ECLI:NL:RVS:2010:BO0209
Raad van State
- Voorlopige voorziening
- H. Troostwijk
- M.R. Poot
- Rechtspraak.nl
Verzoek om voorlopige voorziening tegen kapvergunning voor bomen in Nijmegen
In deze zaak gaat het om een verzoek om een voorlopige voorziening in het kader van een hoger beroep tegen een uitspraak van de rechtbank Arnhem. Het college van burgemeester en wethouders van Nijmegen had op 16 juni 2009 een kapvergunning verleend voor de kap van 84 bomen, waaronder 54 haagbeuken en 30 paardenkastanjes, gelegen aan de Van Schaeck Mathonsingel te Nijmegen. Dit besluit werd op 24 juni 2009 verzonden. Tegen deze vergunning maakten de verzoekers bezwaar, maar dit werd door het college ongegrond verklaard op 5 november 2009. De rechtbank Arnhem verklaarde op 10 september 2010 het beroep van de verzoekers tegen deze beslissing ook ongegrond. Hierop hebben de verzoekers, bestaande uit vier personen, hoger beroep ingesteld bij de Raad van State, waarbij zij tevens verzochten om een voorlopige voorziening.

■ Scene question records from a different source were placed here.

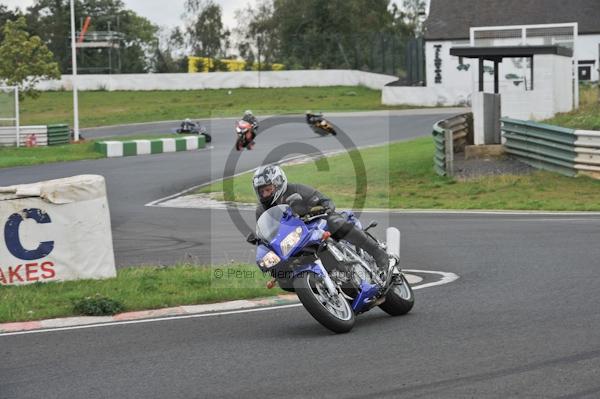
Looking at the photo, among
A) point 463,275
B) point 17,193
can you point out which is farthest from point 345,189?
point 17,193

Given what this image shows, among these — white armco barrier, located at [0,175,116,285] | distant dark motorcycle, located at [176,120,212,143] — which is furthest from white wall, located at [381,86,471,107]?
white armco barrier, located at [0,175,116,285]

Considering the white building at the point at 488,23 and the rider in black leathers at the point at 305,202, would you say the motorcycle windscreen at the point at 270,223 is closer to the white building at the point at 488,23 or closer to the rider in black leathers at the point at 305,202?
the rider in black leathers at the point at 305,202

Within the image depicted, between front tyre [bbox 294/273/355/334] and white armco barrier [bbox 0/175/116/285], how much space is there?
12.5ft

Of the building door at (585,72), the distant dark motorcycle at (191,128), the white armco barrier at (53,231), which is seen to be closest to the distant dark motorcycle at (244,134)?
the distant dark motorcycle at (191,128)

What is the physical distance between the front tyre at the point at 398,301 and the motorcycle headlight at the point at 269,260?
138 centimetres

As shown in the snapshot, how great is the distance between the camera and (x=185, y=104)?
58.6m

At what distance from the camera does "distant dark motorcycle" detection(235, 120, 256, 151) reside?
107 ft

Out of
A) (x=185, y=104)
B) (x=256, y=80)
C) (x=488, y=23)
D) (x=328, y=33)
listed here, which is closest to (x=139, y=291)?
(x=185, y=104)

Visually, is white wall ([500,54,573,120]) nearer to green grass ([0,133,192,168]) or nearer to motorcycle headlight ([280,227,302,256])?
green grass ([0,133,192,168])

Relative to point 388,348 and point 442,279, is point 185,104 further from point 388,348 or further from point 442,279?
point 388,348

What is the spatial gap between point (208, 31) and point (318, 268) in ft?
268

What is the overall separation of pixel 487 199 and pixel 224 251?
8657 mm

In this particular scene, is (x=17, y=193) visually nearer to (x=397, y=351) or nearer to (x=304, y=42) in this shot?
(x=397, y=351)

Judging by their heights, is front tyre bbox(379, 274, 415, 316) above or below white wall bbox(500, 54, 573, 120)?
below
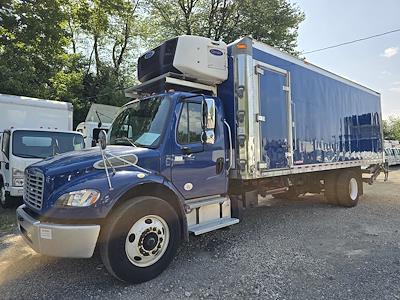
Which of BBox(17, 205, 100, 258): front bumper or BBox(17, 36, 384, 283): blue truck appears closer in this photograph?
BBox(17, 205, 100, 258): front bumper

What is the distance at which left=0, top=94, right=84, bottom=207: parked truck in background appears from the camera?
7.71m

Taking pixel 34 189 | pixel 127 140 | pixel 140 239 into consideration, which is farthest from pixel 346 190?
pixel 34 189

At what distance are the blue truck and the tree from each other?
16259mm

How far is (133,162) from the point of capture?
399cm

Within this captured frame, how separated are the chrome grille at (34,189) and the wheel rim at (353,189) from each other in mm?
7365

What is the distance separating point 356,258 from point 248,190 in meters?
1.93

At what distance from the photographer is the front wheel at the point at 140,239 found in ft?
11.7

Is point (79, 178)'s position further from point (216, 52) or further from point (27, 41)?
point (27, 41)

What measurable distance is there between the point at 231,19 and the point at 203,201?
832 inches

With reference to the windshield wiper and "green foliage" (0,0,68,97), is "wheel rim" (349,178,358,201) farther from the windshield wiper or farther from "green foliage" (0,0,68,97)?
"green foliage" (0,0,68,97)

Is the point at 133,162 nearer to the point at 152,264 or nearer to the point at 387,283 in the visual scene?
the point at 152,264

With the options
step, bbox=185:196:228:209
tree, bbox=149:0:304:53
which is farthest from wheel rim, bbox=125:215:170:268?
tree, bbox=149:0:304:53

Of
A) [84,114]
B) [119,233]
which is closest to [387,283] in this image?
[119,233]

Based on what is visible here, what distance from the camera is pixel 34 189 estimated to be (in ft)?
12.7
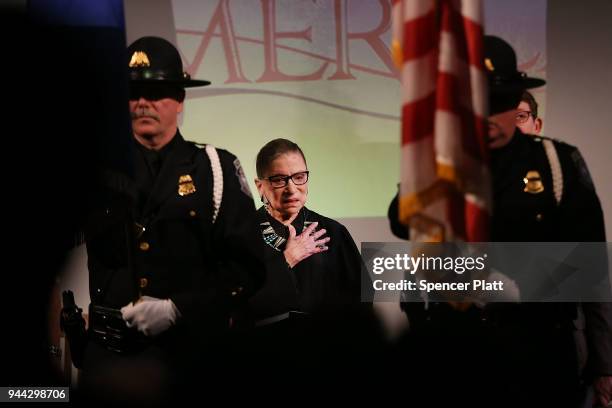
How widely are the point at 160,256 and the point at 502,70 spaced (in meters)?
1.44

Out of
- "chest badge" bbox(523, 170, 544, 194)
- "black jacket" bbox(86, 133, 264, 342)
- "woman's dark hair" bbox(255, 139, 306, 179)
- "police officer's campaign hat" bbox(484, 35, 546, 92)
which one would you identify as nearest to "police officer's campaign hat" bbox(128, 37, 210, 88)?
"black jacket" bbox(86, 133, 264, 342)

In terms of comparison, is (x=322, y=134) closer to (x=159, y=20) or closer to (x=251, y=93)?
(x=251, y=93)

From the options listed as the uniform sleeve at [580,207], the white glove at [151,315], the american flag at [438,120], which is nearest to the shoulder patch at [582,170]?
the uniform sleeve at [580,207]

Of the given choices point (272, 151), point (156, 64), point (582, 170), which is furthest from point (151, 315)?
point (582, 170)

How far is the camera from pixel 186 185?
130 inches

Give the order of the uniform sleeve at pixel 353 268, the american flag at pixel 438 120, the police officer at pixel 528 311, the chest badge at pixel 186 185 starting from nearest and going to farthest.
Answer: the american flag at pixel 438 120 < the police officer at pixel 528 311 < the chest badge at pixel 186 185 < the uniform sleeve at pixel 353 268

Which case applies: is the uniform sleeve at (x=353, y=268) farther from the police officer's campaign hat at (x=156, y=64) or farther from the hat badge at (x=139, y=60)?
the hat badge at (x=139, y=60)

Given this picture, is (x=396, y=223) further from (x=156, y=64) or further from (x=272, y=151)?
(x=156, y=64)

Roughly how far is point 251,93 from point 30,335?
1.29m

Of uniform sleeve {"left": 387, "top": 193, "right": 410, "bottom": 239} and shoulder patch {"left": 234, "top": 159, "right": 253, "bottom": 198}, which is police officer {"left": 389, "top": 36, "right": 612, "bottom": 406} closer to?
uniform sleeve {"left": 387, "top": 193, "right": 410, "bottom": 239}

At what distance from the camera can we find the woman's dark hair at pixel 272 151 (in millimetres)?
3570

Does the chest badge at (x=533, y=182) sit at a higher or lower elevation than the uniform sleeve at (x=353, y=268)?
higher

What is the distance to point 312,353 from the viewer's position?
3.47 meters

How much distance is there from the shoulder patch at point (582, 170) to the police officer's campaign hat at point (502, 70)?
11.9 inches
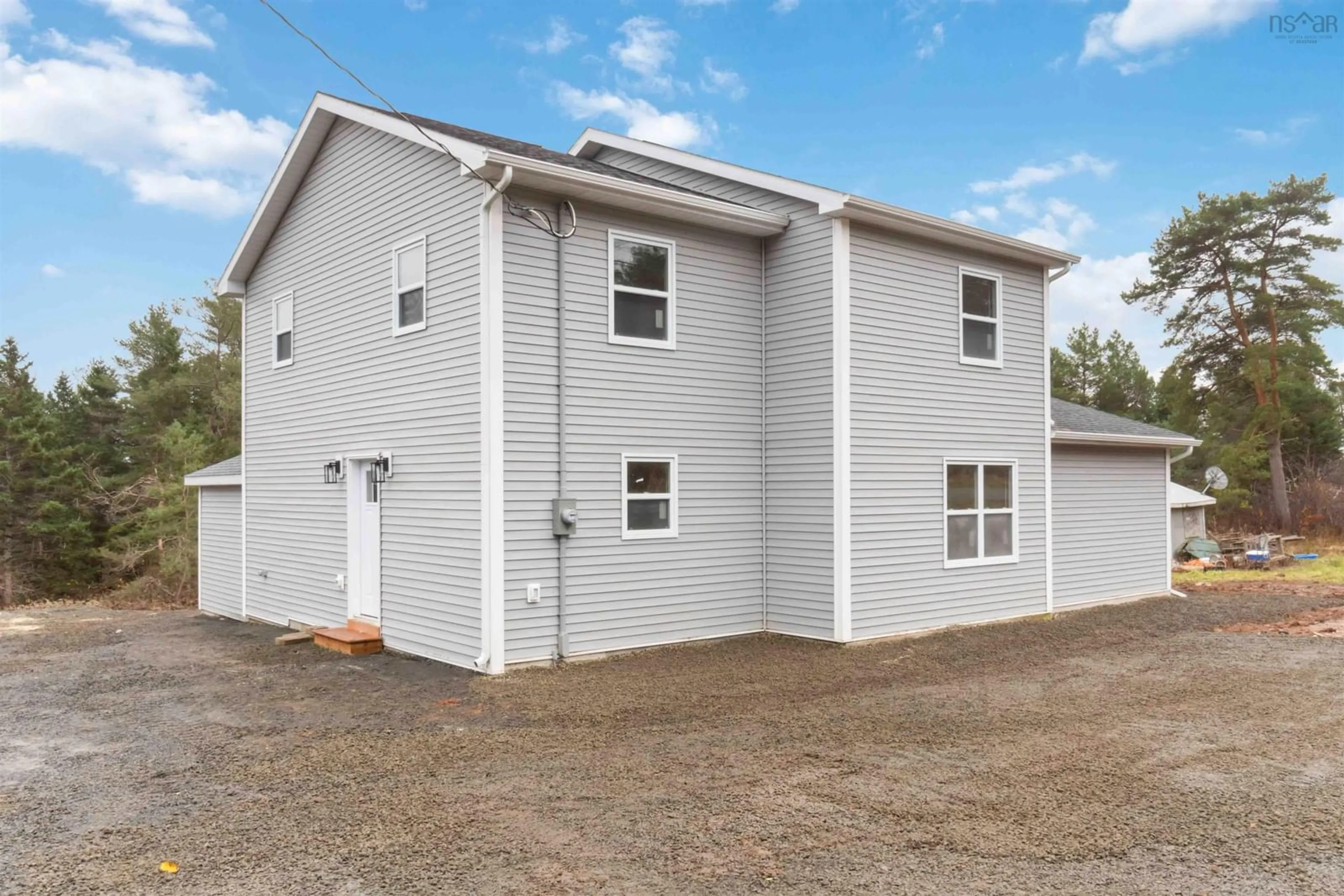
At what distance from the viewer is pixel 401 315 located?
32.4 feet

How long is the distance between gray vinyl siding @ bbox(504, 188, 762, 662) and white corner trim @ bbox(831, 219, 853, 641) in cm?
110

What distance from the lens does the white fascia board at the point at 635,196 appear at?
824 centimetres

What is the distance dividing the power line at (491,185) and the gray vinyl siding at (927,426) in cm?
329

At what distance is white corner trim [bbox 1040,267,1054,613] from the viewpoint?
39.9ft

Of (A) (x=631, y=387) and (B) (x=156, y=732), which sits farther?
(A) (x=631, y=387)

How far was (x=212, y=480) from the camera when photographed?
46.0 feet

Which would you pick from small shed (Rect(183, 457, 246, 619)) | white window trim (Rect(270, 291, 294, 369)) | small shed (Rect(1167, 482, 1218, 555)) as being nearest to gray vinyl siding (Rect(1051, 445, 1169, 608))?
small shed (Rect(1167, 482, 1218, 555))

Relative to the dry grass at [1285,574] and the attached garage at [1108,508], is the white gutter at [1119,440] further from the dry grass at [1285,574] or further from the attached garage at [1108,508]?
the dry grass at [1285,574]

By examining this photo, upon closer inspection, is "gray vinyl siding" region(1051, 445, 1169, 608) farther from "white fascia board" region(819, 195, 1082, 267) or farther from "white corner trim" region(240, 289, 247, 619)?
"white corner trim" region(240, 289, 247, 619)

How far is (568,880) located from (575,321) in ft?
20.1

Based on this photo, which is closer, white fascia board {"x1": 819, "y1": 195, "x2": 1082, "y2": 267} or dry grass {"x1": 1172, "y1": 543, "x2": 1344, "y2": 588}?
white fascia board {"x1": 819, "y1": 195, "x2": 1082, "y2": 267}

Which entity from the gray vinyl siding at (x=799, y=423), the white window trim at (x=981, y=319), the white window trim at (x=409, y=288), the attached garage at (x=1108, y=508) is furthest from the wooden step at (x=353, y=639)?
the attached garage at (x=1108, y=508)

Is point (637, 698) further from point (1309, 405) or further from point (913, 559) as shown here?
point (1309, 405)

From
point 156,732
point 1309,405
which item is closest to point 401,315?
point 156,732
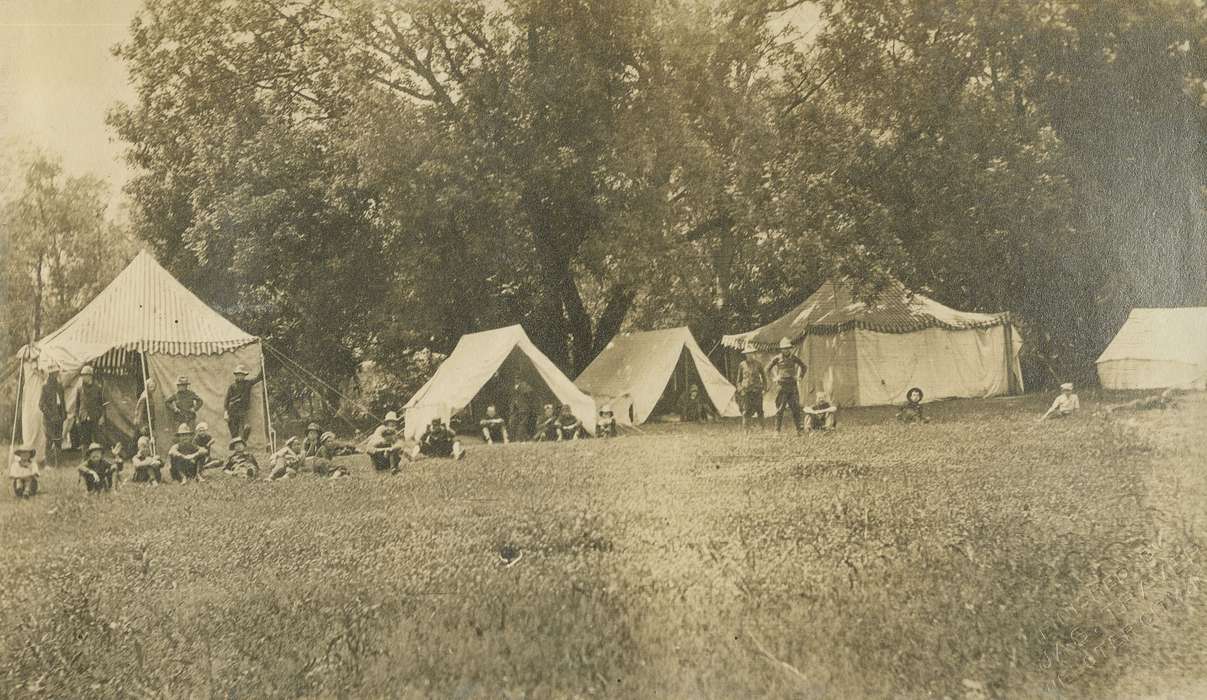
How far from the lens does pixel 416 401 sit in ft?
28.2

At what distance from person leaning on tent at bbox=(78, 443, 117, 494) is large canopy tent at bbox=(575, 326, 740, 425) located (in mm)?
4020

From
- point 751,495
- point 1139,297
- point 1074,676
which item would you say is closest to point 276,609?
point 751,495

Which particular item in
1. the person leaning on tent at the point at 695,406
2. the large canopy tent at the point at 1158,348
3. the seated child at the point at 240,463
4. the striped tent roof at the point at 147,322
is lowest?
the seated child at the point at 240,463

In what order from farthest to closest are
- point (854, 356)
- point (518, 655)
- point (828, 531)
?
1. point (854, 356)
2. point (828, 531)
3. point (518, 655)

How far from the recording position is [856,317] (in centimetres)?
759

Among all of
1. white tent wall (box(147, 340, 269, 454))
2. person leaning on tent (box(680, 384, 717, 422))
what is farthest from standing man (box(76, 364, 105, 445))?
person leaning on tent (box(680, 384, 717, 422))

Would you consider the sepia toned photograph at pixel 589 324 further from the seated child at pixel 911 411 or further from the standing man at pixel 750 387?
the seated child at pixel 911 411

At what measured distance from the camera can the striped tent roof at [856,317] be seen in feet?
22.4

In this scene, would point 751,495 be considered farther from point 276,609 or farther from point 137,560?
point 137,560

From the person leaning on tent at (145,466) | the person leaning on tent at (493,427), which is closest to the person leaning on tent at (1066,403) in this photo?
the person leaning on tent at (493,427)

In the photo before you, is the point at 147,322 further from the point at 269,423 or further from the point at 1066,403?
the point at 1066,403

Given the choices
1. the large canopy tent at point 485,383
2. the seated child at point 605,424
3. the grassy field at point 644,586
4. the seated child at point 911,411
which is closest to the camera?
the grassy field at point 644,586

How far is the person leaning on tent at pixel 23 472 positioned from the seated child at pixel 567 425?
4778 mm

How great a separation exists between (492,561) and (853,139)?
3559mm
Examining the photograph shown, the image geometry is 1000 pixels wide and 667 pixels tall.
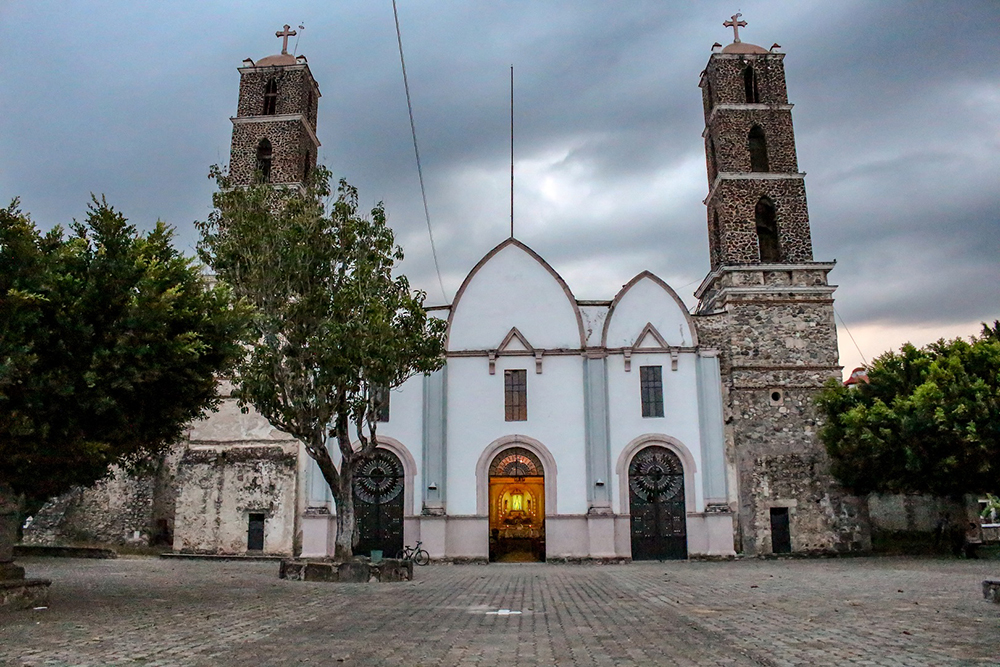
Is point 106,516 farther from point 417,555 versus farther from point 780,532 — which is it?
point 780,532

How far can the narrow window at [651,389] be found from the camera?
89.8 feet

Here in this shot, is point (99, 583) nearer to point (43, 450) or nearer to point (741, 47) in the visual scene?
point (43, 450)

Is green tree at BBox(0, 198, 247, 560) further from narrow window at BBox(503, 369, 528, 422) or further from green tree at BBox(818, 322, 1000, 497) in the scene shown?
green tree at BBox(818, 322, 1000, 497)

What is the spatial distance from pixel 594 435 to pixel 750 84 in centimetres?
1692

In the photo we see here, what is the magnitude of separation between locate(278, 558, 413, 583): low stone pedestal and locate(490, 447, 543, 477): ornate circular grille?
8368mm

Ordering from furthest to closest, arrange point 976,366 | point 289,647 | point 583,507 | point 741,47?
point 741,47 < point 583,507 < point 976,366 < point 289,647

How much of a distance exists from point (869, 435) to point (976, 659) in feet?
57.7

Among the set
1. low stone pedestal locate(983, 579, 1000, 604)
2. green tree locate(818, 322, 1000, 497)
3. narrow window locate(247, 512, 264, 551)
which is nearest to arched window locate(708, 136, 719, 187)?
green tree locate(818, 322, 1000, 497)

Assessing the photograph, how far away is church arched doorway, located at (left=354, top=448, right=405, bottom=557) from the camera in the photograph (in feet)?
87.1

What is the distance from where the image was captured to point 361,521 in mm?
26719

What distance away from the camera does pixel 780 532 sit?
26906mm

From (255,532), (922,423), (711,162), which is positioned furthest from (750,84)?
(255,532)

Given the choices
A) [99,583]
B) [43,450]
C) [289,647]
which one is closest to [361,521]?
[99,583]

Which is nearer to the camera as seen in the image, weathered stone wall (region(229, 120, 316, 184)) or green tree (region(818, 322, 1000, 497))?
green tree (region(818, 322, 1000, 497))
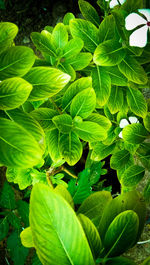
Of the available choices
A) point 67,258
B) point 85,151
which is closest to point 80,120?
point 67,258

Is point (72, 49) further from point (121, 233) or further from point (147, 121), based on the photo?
point (121, 233)

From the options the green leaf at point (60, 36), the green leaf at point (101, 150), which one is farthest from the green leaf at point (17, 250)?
the green leaf at point (60, 36)

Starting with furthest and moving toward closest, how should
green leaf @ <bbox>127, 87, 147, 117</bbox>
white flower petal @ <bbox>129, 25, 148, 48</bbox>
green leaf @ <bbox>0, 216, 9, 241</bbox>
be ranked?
green leaf @ <bbox>0, 216, 9, 241</bbox> < green leaf @ <bbox>127, 87, 147, 117</bbox> < white flower petal @ <bbox>129, 25, 148, 48</bbox>

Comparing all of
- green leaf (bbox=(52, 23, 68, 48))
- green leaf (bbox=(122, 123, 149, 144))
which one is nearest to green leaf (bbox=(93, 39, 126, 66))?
green leaf (bbox=(52, 23, 68, 48))

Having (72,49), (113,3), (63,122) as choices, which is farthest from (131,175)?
(113,3)

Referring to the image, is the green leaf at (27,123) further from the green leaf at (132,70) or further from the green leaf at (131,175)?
the green leaf at (131,175)

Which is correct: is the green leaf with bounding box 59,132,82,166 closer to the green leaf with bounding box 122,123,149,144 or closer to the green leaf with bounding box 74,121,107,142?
the green leaf with bounding box 74,121,107,142
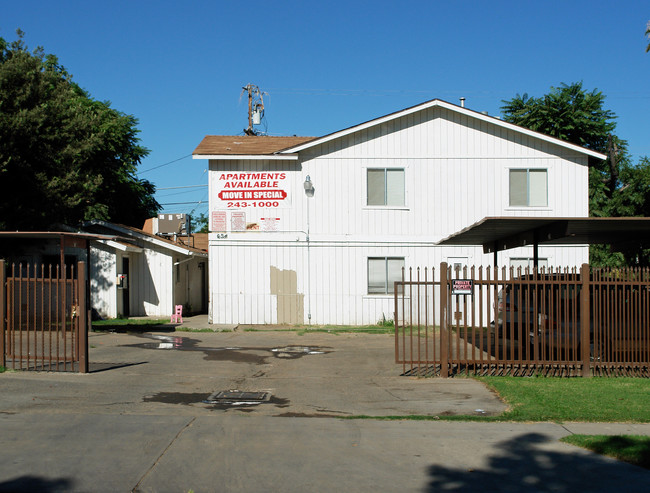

De voorzitter van de Afdeling bestuursrechtspraak van de Raad van State heeft het verzoek op 30 september 2010 behandeld. Tijdens deze zitting waren de verzoekers en hun advocaat aanwezig, evenals vertegenwoordigers van het college. De voorzitter oordeelde dat er geen aanleiding was om aan te nemen dat de eerdere uitspraak van de rechtbank niet in stand zou blijven. Belangrijk was dat de gekapte bomen binnen een jaar na de oplevering van de parkeergarage zouden worden gecompenseerd door het planten van ongeveer 112 lindes. Gelet op deze overwegingen werd het verzoek om een voorlopige voorziening afgewezen. De beslissing werd op 5 oktober 2010 openbaar uitgesproken.